EXCERPT PROVIDED:
════════════════════

I remember exactly when I first encountered the writings of Robert A. Heinlein - not approximately, but the exact date. It was August 11, 1965 – my ninth birthday.

My parents had given me a very nice ninth birthday party. They had invited my grandparents and cousins and several kids from the neighborhood to our house. We played the usual birthday games – pin the tail on the donkey, bobbing for apples, musical chairs. Everyone sang “Happy Birthday” and I opened presents. Along with Lincoln Logs and a transistor radio, there was a book – an anthology of science fiction short stories for children. I seem to remember it was a present from my grandparents, but it might have been from anyone.

That night, exhausted from the day’s frivolities, I opened the book and started to read. To this day, I cannot remember any of the other stories, and I have long since lost the book. There may have been a Silverberg or an Asimov in there, but the one story that made a lasting impression and changed my life was "The Black Pits of Luna", by Robert A. Heinlein.

Later in my childhood, I viewed Robert Heinlein as a provocateur, a heretic, and a teacher. He introduced me to ideas that I very likely would not have encountered elsewhere as a child growing up in East Texas. However, there was no heresy in this story – it was boilerplate juvenile Heinlein. In the story, a group of VIP tourists on Luna goes for a sightseeing walk on the surface. One of the highlights of the tour is a stop at a manmade crater, all that was left of the first lunar laboratory, with a monument dedicated to Lunar pioneers who had died on that spot in a gigantic radioactive explosion.

The date on the monument was August 11, 1965.

I cannot overstate the impact this had on my young mind. In those days, I was beginning to read everything I could get my hands on. My favorite author was Samuel Clemens – Mark Twain. One of my most treasured possessions is a leather-bound single volume of his collected works given to me by my late grandmother. I also read the Bible and sporadically attended Sunday school. I was very much into mystical connections. Heinlein and I were now connected for life.

At my elementary school library, I discovered that we had a very nice collection of science fiction, including a few Heinlein juvenile novels. The first one that I read was Red Planet. Then, I went through the remaining titles quickly. I convinced my best friend David Roberts to read them as well, and soon, my whole circle of friends devoured every Heinlein book in the Anthony F. Lucas Elementary School library.

My discovery of Heinlein coincided with my already-existing exuberance for the U. S. manned space program. His novels heightened my excitement about the future of man in space. Of course, this was already a generation or more after the period in which Heinlein wrote his books. I have thought about the fact that, when I first encountered his work in 1965, he had just finished what many now believe to his best and last great novel. I knew that some of the events he hypothesized about; i.e. colonies on Venus, interstellar travel, would probably never come to fruition. That did not lessen the impact Heinlein had on my love for the space program or my belief in its possibilities.

In 1966, racial integration came to my school for the first time. As we white students watched the first busloads of black students roll up to the front of our school, tension filled the air. Later that day, during recess, some of the white kids threw rocks at the black kids in the schoolyard while the all-white teaching staff stood by and watched. I did not participate in the rock throwing, and in fact had little trouble accepting our new classmates, although my parents were as prejudiced as any others were. This was perhaps in part because I had read Tunnel in the Sky and other Heinlein juveniles, and had absorbed some of the racial tolerance lessons they subtlety conveyed.

════════════════════

JOBS:
**A.** In the essay about first reading Heinlein, translate the sentence "I cannot overstate the impact this had on my young mind." into Spanish.
**B.** According to the essay about first reading Heinlein, which Heinlein novel did the writer read first at the elementary school library?
**C.** Write a continuation of the essay about first reading Heinlein, beginning right after its final sentence.
The items that come next are separate material and have no connection to the essay.

Dataset items
════════════════════

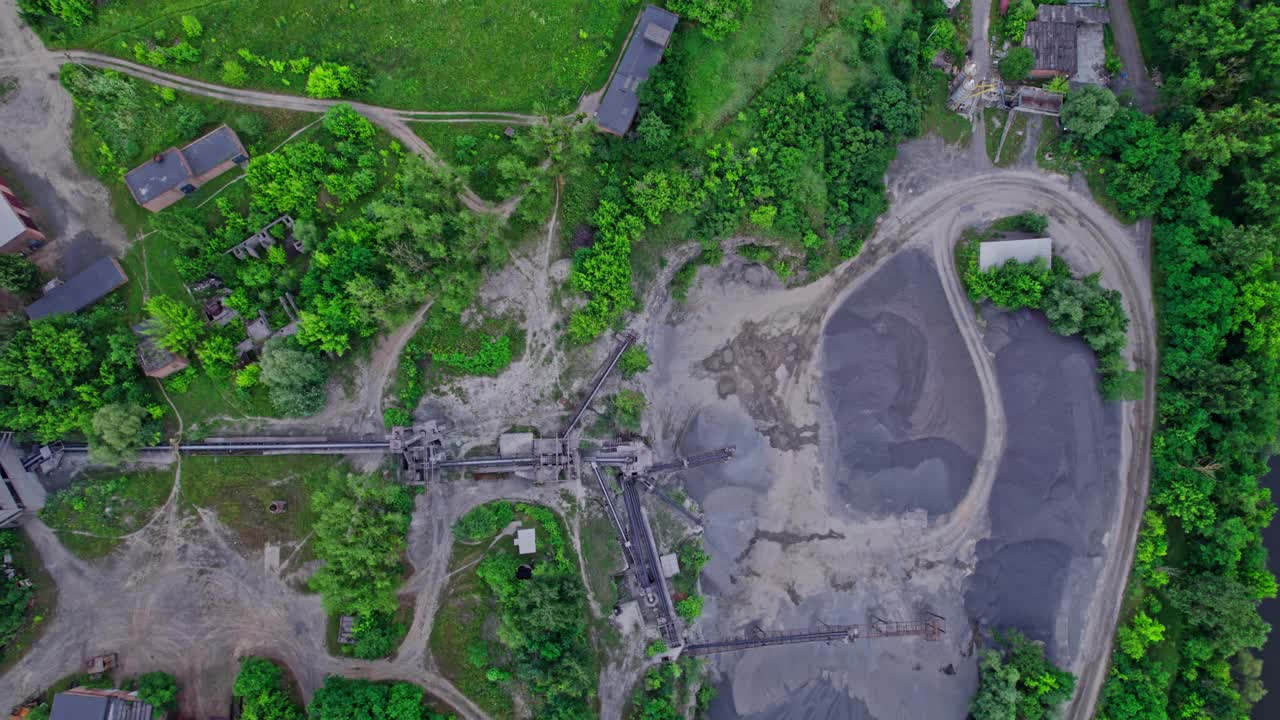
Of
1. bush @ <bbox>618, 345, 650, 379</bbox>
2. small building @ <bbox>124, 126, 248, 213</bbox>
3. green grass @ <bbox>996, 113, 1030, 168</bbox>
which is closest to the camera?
small building @ <bbox>124, 126, 248, 213</bbox>

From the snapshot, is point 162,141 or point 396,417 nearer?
point 162,141

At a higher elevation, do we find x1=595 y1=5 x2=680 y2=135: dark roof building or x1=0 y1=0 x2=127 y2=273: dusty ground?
x1=595 y1=5 x2=680 y2=135: dark roof building

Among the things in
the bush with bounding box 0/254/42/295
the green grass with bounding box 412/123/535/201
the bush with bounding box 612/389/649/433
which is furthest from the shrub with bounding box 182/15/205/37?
the bush with bounding box 612/389/649/433

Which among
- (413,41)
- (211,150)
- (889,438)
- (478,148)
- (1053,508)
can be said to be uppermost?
(413,41)

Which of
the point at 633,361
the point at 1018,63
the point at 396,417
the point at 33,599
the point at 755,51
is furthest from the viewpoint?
the point at 1018,63

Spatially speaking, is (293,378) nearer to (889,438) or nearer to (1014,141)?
(889,438)

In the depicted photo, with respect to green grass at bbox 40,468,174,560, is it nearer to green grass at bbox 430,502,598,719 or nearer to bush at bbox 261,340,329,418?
bush at bbox 261,340,329,418

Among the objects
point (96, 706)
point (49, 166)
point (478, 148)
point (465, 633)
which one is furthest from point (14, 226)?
point (465, 633)

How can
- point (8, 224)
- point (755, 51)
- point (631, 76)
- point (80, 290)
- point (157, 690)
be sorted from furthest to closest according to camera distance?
point (755, 51)
point (631, 76)
point (80, 290)
point (8, 224)
point (157, 690)
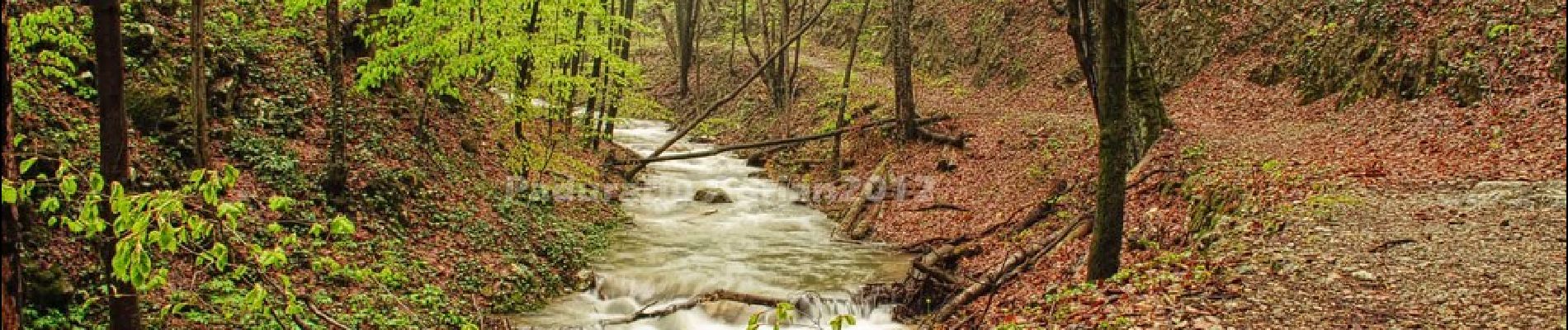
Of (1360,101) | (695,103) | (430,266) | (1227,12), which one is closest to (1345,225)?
(1360,101)

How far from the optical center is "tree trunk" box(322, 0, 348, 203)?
488 inches

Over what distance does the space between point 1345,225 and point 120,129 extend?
37.6 feet

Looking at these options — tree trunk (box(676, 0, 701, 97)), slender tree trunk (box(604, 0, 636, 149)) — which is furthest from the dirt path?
tree trunk (box(676, 0, 701, 97))

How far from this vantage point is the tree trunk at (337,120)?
1240cm

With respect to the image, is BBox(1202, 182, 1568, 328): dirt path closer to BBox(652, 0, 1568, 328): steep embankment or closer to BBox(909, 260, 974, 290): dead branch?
BBox(652, 0, 1568, 328): steep embankment

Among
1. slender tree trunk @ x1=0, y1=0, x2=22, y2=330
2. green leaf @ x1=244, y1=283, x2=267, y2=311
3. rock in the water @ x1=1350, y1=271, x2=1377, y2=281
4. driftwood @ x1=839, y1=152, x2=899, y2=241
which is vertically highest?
slender tree trunk @ x1=0, y1=0, x2=22, y2=330

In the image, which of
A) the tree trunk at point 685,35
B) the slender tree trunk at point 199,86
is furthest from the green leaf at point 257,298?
the tree trunk at point 685,35

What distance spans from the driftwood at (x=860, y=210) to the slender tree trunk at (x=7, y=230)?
16424 millimetres

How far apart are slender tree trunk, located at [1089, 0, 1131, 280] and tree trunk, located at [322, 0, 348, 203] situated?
965cm

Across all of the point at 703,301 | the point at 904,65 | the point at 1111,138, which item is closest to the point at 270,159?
the point at 703,301

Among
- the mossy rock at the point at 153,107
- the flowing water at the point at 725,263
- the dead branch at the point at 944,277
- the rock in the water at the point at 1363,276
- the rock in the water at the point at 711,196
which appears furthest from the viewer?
the rock in the water at the point at 711,196

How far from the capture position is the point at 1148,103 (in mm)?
16812

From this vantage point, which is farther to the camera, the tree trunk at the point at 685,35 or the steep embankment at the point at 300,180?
the tree trunk at the point at 685,35

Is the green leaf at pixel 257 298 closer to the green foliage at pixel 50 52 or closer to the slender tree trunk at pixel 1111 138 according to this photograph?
the green foliage at pixel 50 52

════════════════════

OUTPUTS:
**A.** No puedo exagerar el impacto que esto tuvo en mi joven mente.

**B.** Red Planet.

**C.**
My family barely qualified as middle class, even by Sixties standards – my dad worked for the Santa Fe railroad his whole life. We did not have a lot of money to buy books. When I wanted to read a book, it pretty much needed to be one I could borrow free from the library. Therefore, once the supply of Heinlein juveniles was exhausted, that was the end of my exploration for a while.

However, in the spring of 1968 I somehow obtained a used copy of an early paperback edition of Stranger in a Strange Land. It really opened my eyes, as did the events of later that year – including the assassinations of Martin Luther King, Jr. and Bobby Kennedy, the Soviet Union’s crushing of the “Prague Spring,” and the anti-war violence at the Democratic National Convention, culminating in the election that fall of Richard Nixon.

Jubal Harshaw’s dismantling of my notions of the basic underpinnings and traditions of organized religion was simultaneously thrilling and disheartening. I had never read such heresy. The novel’s free love storyline was not so shocking in 1968, given the counter-culture that was already well established and continuing to grow. However, Heinlein’s contempt for traditional religious organizations had quite an impact on me. That, along with the numerous traumatic societal changes and tragedies, served to turn me from a traditional white Southern boy who did not question authority to somebody completely different. I began to question many of my assumptions.

On July 20 of the following year, I sat in front of our television set watching Walter Cronkite’s coverage of the first lunar landing. I saw Heinlein and Clarke give their impressions, and then the ghostly television images of men walking – hopping – on the lunar surface. I believed more than ever in Heinlein’s optimistic visions for the future of humanity’s inevitable triumph over the universe.

In the fall of 1969, I was an eighth-grader looking for ways to rebel. I had stopped combing my hair in the traditional manner and tried to grow it long, but repeatedly ran up against the dress code that was still enforced in my school. In October of that year, a group that included former Eugene McCarthy campaign activists along with the usual anti-war student groups declared the Moratorium to End the War in Vietnam. It was the most successful nationwide protest campaign of the era. One of the ways that ordinary students were to show their solidarity with the Moratorium was to wear a black armband to school.

One morning, I fashioned a black armband from some of my mother’s sewing material, pinned it on my shirtsleeve, and set off to catch the bus to school. The bus driver, Mr. Gwynn, looked at me with curiosity. “Someone die?” he asked. No, I told him, I was honoring the Vietnam moratorium. “Um, okay,” he replied and motioned me to take my seat. One of my female classmates and I had vowed to wear black armbands on that day in defiance of the traditional mores of our little town. When I arrived at school, our principal noticed my armband and asked me whether I was a communist or a hippie or both, and why did I not respect the sacrifice our soldiers were making overseas?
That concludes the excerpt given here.